4 Easy Tips for Building Better Business Metrics
One of Power Digital’s main drivers for success in business is being data driven. Great data ultimately give us great business metrics, which in turn provide insight to help us find weak points, areas that need attention and improvement to have the ability to take action. It doesn’t matter what a company is measuring or what metrics you are looking at, metrics help let you know what is working/what is not and can easily be used to keep your team motivated and the company on track.
The problem in today’s business setting is everyone is constantly looking at bad data, or they are looking at the same data that every other company is looking at.

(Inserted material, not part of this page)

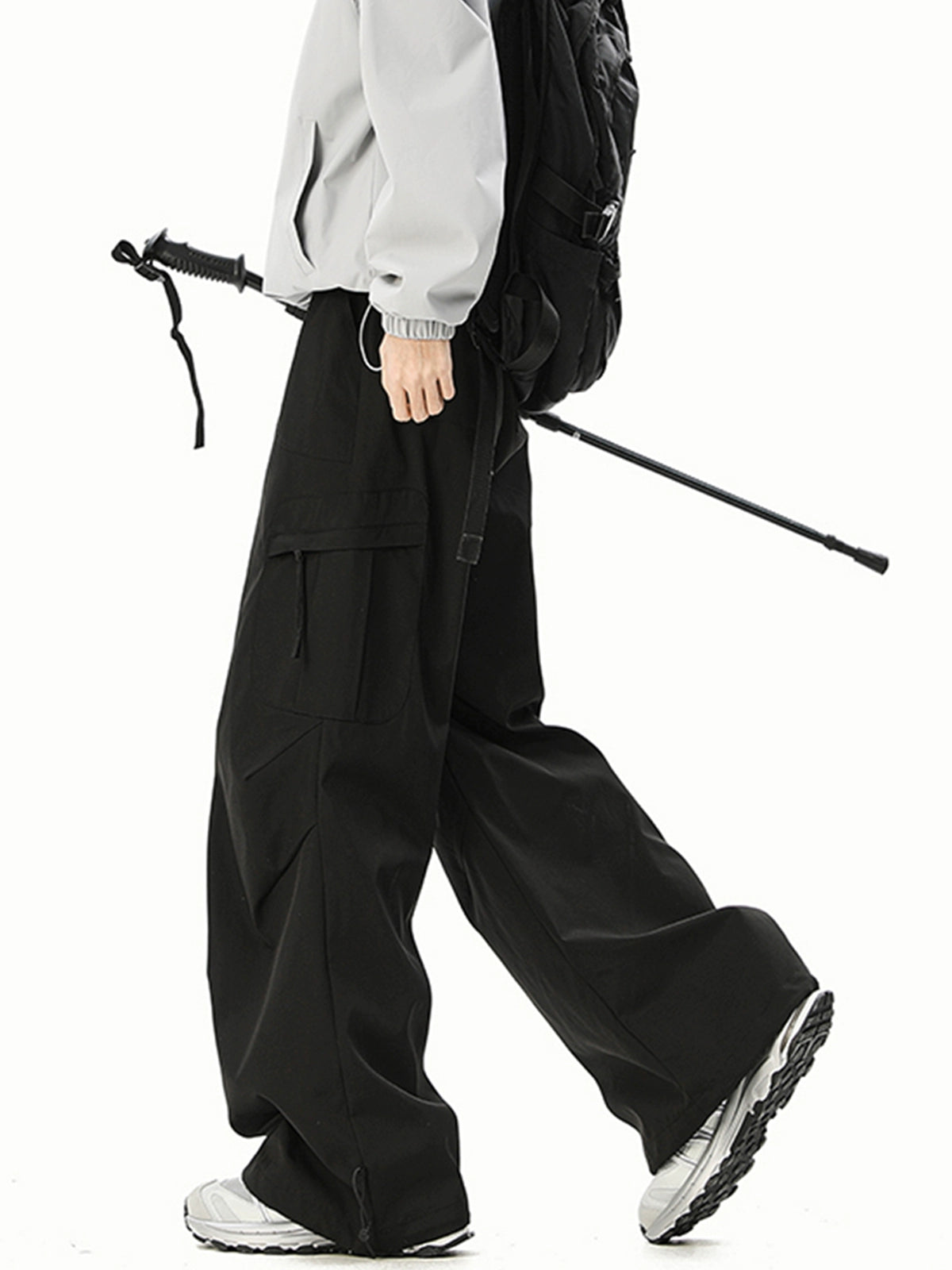 Outdoor Loose Waterproof Pants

The key to making great business decisions is finding the pertinent data that affects your business, not every other business!
Think about what your specific situation really needs. Your answer as to why you’re tracking something should be because you review it and utilize it to make a difference (Don’t track data just for the sake of tracking). Paying too much attention to details you don’t use can lead to missed opportunities and wasted dollars.

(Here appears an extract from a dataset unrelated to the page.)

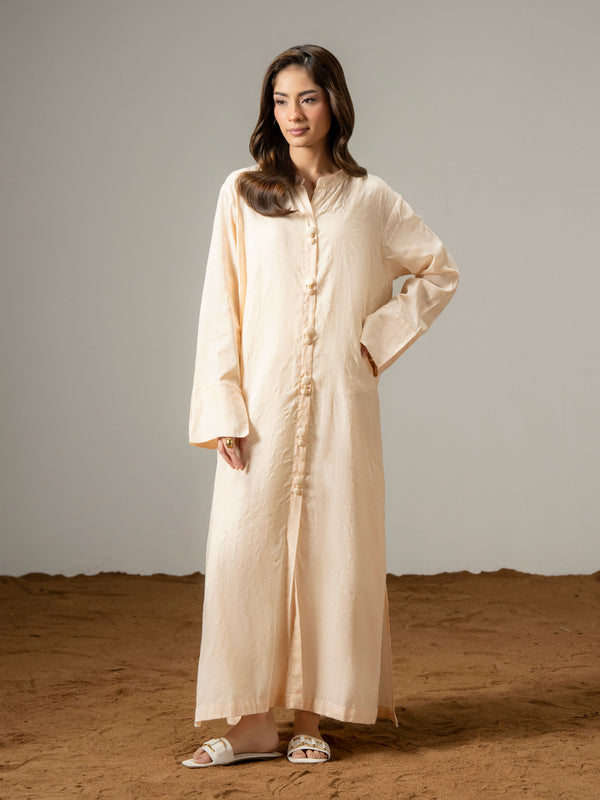 Limelight Viscose Dress-Dyed (Pret)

As you build better business metrics for your business, you’ll want to look at market comparisons. What are your competitors tracking? What are industry metrics that you see? Hopefully you have realized by now that data matters. Selecting the best metrics for your business can be a daunting task.
Tip #1: You do not want too many data points that cloud the important ones. You want to use all your metrics for the success of your business, employees and customers.
Tip #2: You’ll also want to change which business metrics you are viewing at different stages in your business. Don’t be afraid to revise what you are tracking and don’t get stuck in a box with what you need to review. For instance if you are tracking your sales funnel vs. client retention. This can help you know when to focus on acquiring new customers and when to focus on retention of your current customers. Most new businesses focus solely on new business while more mature businesses track retention (It’s much cheaper to keep a customer then acquire a new one).
At Power Digital we put together reports providing analysis, statistics and details for the different departments, ultimately giving them visibility into the KPI’s (Key Performance Indicators) that pertain to them most. As you set up or use a market comparison, be sure you are selecting and utilizing the criteria that is important to YOUR business.
Having a healthy working environment is vital. If the employees are happy then your customers are going to have a great experience. The opposite is true as well. If your employees are negative and lacking enthusiasm, this is going to cause your customer to have a less than perfect experience. If you think about it, have you walked into a place and felt the enthusiasm? Have you returned? Have you walked into a place where you felt, seen or were the recipient of someone else’s bad day or bad attitude? Did you return?
Relationship research is something that a lot of companies do not monitor and track. Tracking your employees to help them grow and succeed is VITAL especially in a service industry where your people are your product, like Power Digital.
Tip #3: One employee metric you can track is overall employee happiness. We use a software called 15Five where employees rate their week from 1-5, while answering three critical questions providing vital feedback to their managers and hire ups.
Investing in your employees will help your customers have great experiences and will help with employee and customer retention.
Tapping into the “unnecessary” data
As I mentioned earlier, there is the primary data that you read everyday and then there’s the data that isn’t really necessary. You take a glance, you look it over but really don’t do anything about it. However, is there a story to be told in the “unnecessary” data?
There’s a bunch of averages and then there could be one customer experience that stands out. That one time when a customer had an experience that wasn’t normal that should be investigated to see if it could have been prevented or can be prevented in the future.
Tip #4: Not all data can be tracked or quantified by a number or chart. Be sure to not be robotic and dig deeper then what the numbers or reports show. Don’t be afraid to question the WHY?
Are you tracking the happiness of your employees? Are you tracking stress levels? What KPI’s do you use on a daily, weekly, monthly to help grow your organization?
Data and business metrics matter! They can help you on the road to success.